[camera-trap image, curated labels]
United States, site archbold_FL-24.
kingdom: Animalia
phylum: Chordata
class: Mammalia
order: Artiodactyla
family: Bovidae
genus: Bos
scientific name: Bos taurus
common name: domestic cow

★ ★ ★ ★ ★ ★ ★

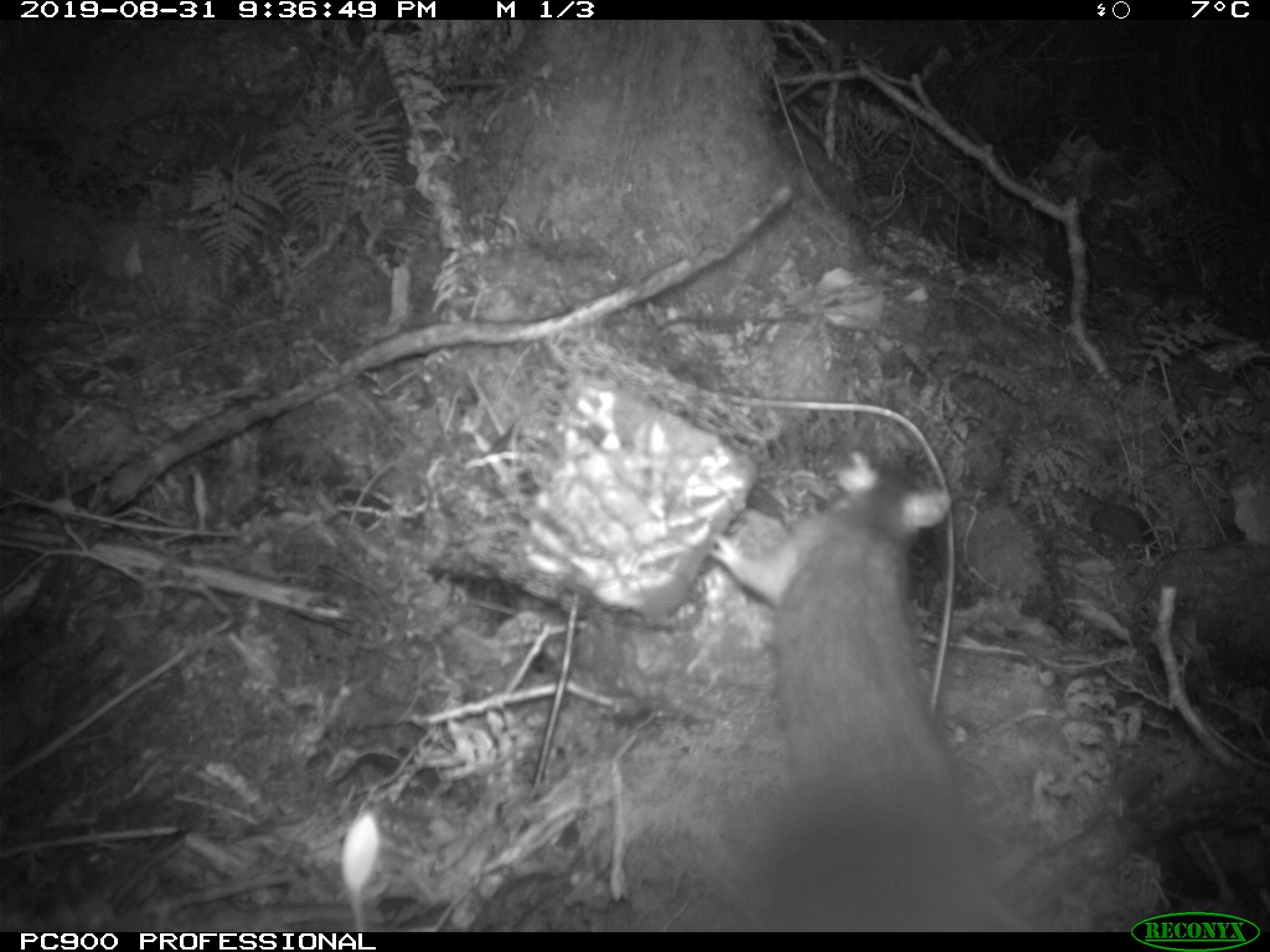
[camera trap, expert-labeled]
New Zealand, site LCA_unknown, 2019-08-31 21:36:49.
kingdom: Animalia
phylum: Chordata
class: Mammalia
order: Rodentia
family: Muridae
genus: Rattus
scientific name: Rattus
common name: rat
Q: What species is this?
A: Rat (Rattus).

★ ★ ★ ★ ★ ★ ★

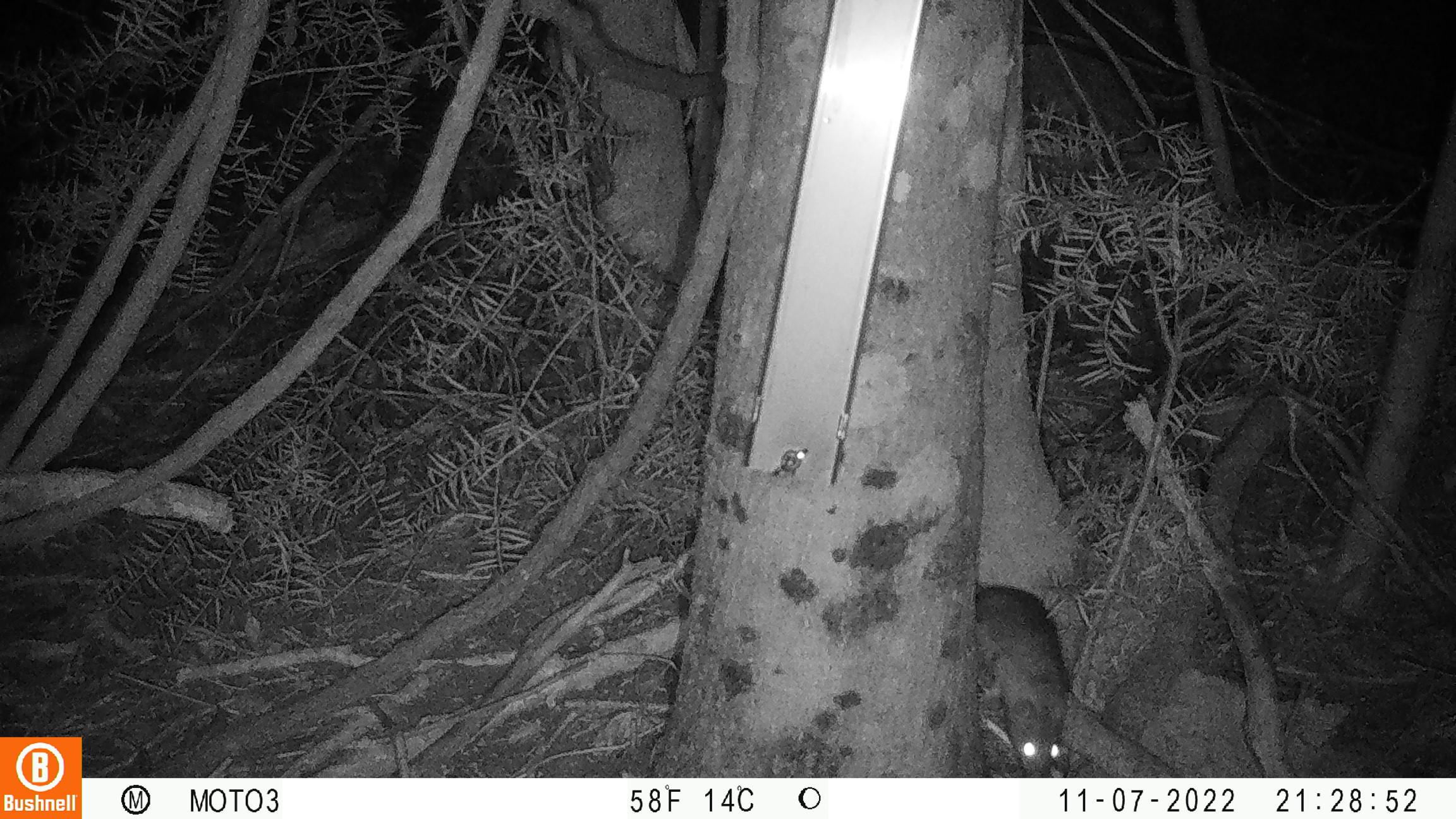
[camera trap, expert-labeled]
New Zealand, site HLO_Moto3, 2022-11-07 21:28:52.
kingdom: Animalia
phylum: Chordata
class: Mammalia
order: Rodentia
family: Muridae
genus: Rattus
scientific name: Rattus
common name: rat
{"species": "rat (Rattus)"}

★ ★ ★ ★ ★ ★ ★

» **ACTIVITY**
Among the entries above, determine how many lines contain "Zealand", then output only that number.

» **RESPONSE TO THIS TASK**
2